- Tim Maloney as Albert J. Fountain
- Directed by: Sean Pilcher
- Written by: Sean Pilcher
- Produced by: Eric Seo Josh Mason
- Starring: Tim Maloney Chris Norden Bryan Head Algernon D’Ammassa
- Cinematography: Matt Wilson
- Edited by: Sean Pilcher Matt Wilson
- Music by: Daniel James Chan
- Production companies: Wilcher Productions Colonel Fountain Productions
- Release date: January 10, 2013;
- Running time: 43 minutes
- Country: United States
- Language: English

= Among the Dust of Thieves =

Among the Dust of Thieves is a 2013 American drama film about the 1896 disappearance of Albert Jennings Fountain, directed by Sean Pilcher.
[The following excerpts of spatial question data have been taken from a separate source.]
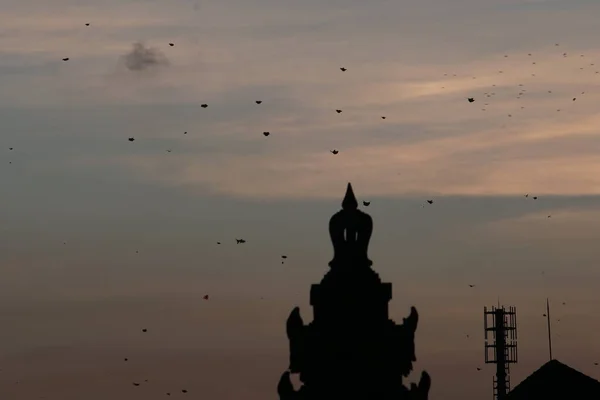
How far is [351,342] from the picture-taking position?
65.3 m

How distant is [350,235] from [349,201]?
4.47 feet

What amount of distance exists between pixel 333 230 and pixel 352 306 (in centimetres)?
302

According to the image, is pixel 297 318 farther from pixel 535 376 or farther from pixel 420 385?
pixel 535 376

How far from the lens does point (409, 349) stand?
214ft

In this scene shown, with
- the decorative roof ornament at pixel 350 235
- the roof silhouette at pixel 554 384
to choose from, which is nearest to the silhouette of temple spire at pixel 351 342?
the decorative roof ornament at pixel 350 235

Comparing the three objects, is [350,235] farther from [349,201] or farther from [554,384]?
[554,384]

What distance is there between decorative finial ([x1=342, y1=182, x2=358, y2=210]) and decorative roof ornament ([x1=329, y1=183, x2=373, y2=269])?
19 centimetres

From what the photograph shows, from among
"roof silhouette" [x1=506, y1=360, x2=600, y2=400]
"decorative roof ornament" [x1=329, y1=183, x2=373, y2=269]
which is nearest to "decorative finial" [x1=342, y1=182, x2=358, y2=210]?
"decorative roof ornament" [x1=329, y1=183, x2=373, y2=269]

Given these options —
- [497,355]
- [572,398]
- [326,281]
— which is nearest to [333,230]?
[326,281]

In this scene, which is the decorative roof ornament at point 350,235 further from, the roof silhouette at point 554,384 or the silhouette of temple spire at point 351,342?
the roof silhouette at point 554,384

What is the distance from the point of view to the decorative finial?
220 ft

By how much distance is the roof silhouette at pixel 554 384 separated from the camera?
379 ft

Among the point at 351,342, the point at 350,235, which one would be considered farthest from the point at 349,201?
the point at 351,342

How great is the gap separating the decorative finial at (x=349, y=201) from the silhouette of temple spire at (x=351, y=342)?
144cm
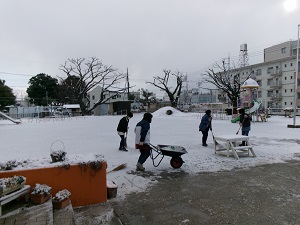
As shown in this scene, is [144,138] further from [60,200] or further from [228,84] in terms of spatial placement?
[228,84]

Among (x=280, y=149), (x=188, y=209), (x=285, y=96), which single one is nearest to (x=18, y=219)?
(x=188, y=209)

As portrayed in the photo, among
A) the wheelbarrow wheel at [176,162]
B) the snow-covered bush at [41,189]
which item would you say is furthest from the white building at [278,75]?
the snow-covered bush at [41,189]

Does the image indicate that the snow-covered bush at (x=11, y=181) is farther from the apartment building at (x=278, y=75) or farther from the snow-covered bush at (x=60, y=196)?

The film dramatizes the days leading up to Fountain’s disappearance near White Sands, New Mexico and the first, unsuccessful investigation of his apparent murder by John C. Fraser of the Pinkerton Agency. The film strongly suggests that Fountain’s disappearance was directly linked to his prosecution of Oliver M. Lee for cattle rustling. The narrative switches from Fountain’s investigation and arrest of Lee culminating in Fountain’s disappearance, to Fraser’s investigation, which concludes after a shootout at Lee’s ranch.

==Plot==
Mariana, a granddaughter of Albert Jennings Fountain, discovers her great grandson playing with her grandfather’s clothing and personal possessions. As she begins to tell him of Fountain’s history, the film flashes back to a New Mexico ranch in 1896, where Oliver Lee murders two ranchers and steals their cattle. Fountain, serving as Doña Ana County District Attorney, arrests a member of Lee’s gang in the case, and eventually apprehends Lee despite death threats. After Lee’s arraignment, Fountain is seen leaving town, never to be seen again. Following the disappearance, Pinkerton detective John C. Fraser arrives from Colorado to investigate and discovers Fountain’s wagon, disabled, where there is evidence of a struggle and blood. When suspicion leads to Oliver Lee, Fraser leads a small party to Lee’s ranch where they are ambushed by Lee and his gang. Fraser wounds Lee but ultimately retreats. The film ends with the case unresolved.

==Cast==
- Tim Maloney as Albert Jennings Fountain
- Chris Norden as Oliver M. Lee
- Algernon D’Ammassa as John C. Fraser
- Bryan Head as Deputy Williams
- Tyler Robinson as Deputy Sheriff Kent Kearney
- Bruce Holbrook as Les Dow
- Kim Kiegel as Mariana
- Joe T. Meier as Jack Maxwell
- Miguel Martinez as Bill McNew
- Eric Young as Jim Gililland

==Release==
This independent film premiered on January 10, 2013, in Mesilla, New Mexico. Its initial theatrical run was at the Allen Theaters Cineport 10 in Las Cruces, New Mexico and it was released on DVD by Colonel Fountain Productions, LLC, simultaneously with the film’s premiere.

After the initial release, the Albuquerque Journal reported that filmmakers Pilcher and Wilson "plan to show the movie at film festivals...to attract financing so they can expand it to a feature-length version, more than double the current length."